Suppose $G$ is a group and $g\in G$ be such that $\{ g^6,g^{10},g^{15}\}$ generates all of $G$. Which of the following is not a possible order of $G$:
$(a)1$
$(b)7 $
$(c)12$
$(d) 30$
$(e)$ none of the above
Clearly choosing $g=e$, $(a)$ is possible. And since $7$ is prime therefore $(b)$ is also possible. Since lcm$(6,10,15)=30$, I guess $(d)$ is also possible but I’m not sure. Any suggestions to do it properly?

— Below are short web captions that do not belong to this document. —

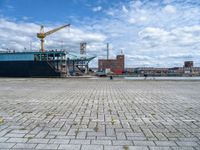 a large cargo ship is on the water's shore and docked in front of buildings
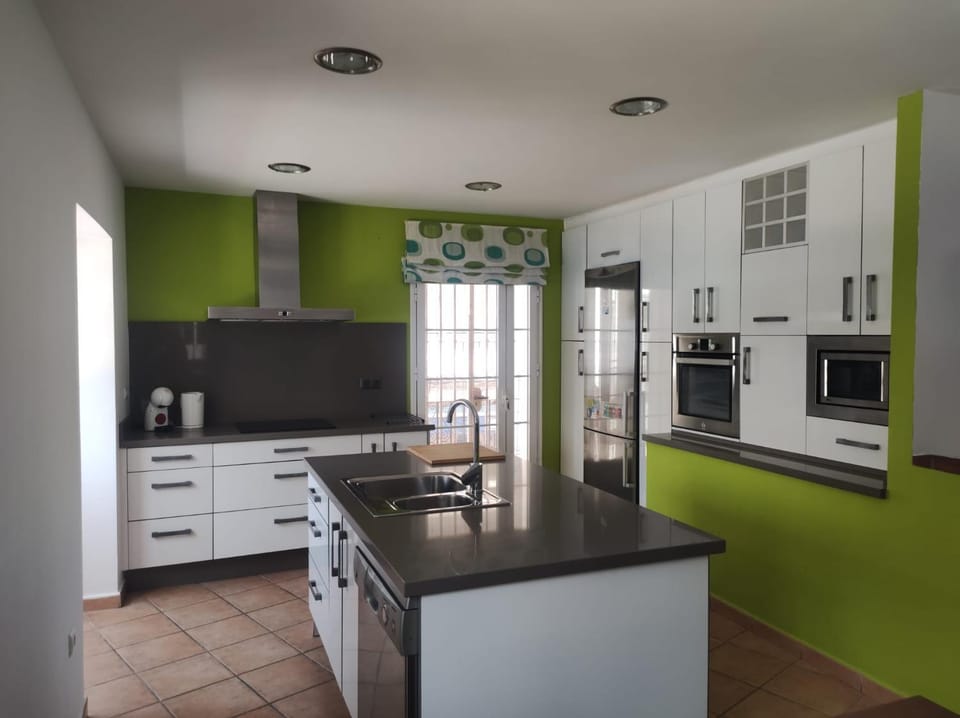 Kitchen or kitchenette, dishwasher, oven, stove, toaster
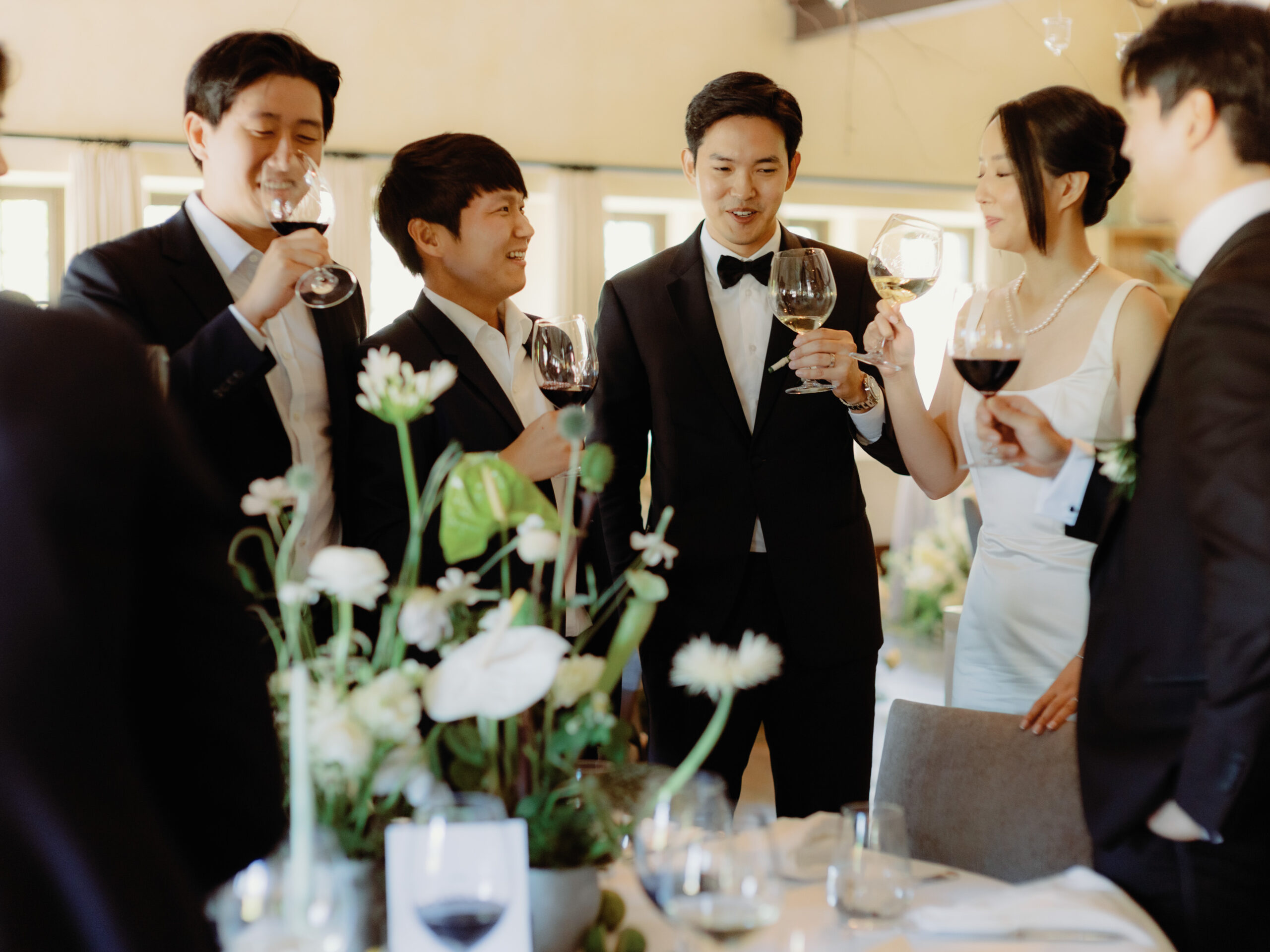 The newlyweds, together with the groomsmen are drinking champagne. Image by Jenny Fu Studio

The crucial observation is that the following are equivalent for any group $G$:
$(i)$ $G$ is generated by $\{g^6, g^{10}, g^{15}\}$ for some $g \in G$
$(ii)$ $G$ is cyclic.
It's obvious that $(i) \to (ii)$.To see that $(ii) \to (i)$, suppose $G$ is cyclic and let $g_0$ be a generator of $G$. Now, note that since $\gcd(6, 10, 15) = 1$, we have that there exist integers $a,b,c$ such that $6a+10b+15c=1$, so that $g_0=g_0^{6a}g_0^{10b}g_0^{15c}$.
It's clear that $\{6, 10, 15\}$ is not special, and can be replaced with any set of coprime integers.